**Your goal**
Shown below is a listing with pictures; reproduce exactly, and only, the lines between the ones containing "Cover of: Hours" and "Glass Beads Strands, Faceted, Rondelle, Dark", inclusive, leaving the pictures out.

**Listed records**
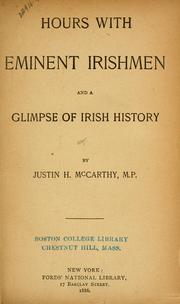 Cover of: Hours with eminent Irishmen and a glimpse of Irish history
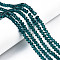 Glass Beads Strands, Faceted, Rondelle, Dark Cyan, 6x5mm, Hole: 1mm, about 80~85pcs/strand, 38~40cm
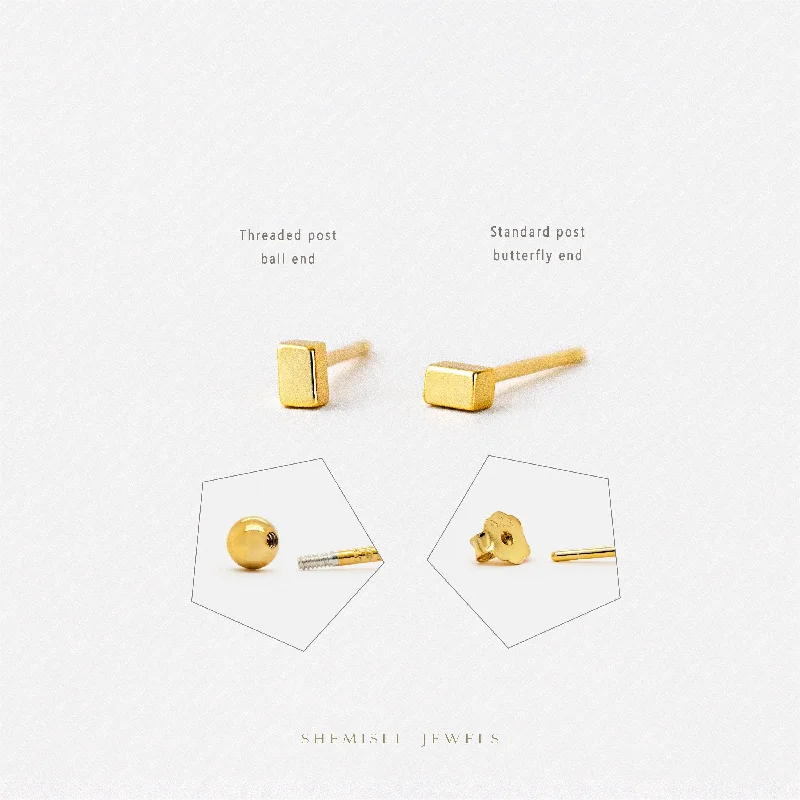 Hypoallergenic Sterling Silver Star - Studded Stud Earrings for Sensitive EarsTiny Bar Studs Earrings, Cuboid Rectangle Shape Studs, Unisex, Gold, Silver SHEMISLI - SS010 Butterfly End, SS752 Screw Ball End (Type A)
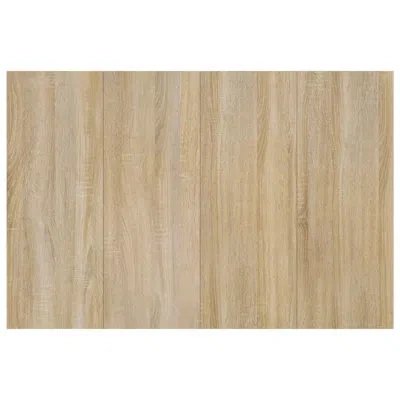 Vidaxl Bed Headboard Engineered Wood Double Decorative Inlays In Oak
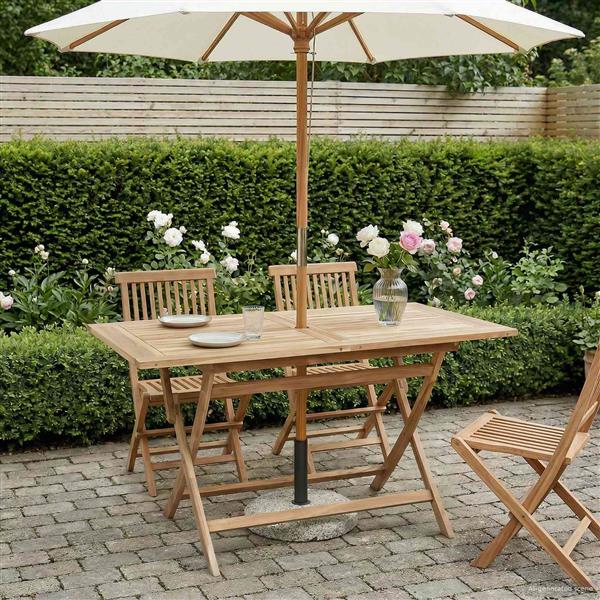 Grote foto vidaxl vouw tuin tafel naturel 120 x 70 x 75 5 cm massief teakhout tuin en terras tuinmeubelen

--

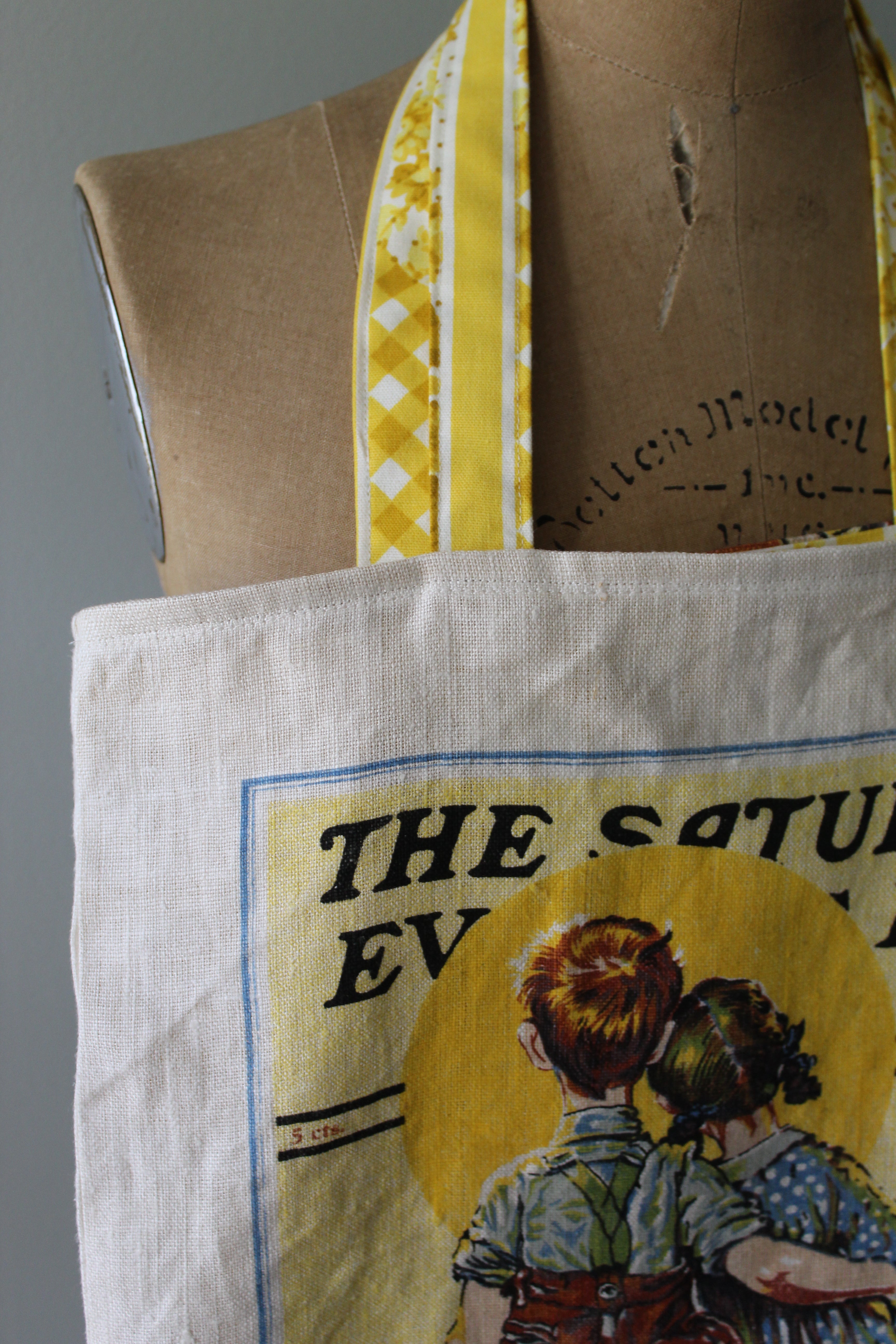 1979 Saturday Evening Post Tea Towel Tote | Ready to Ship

**Task response**
 Cover of: Hours with eminent Irishmen and a glimpse of Irish history
 Glass Beads Strands, Faceted, Rondelle, Dark Cyan, 6x5mm, Hole: 1mm, about 80~85pcs/strand, 38~40cm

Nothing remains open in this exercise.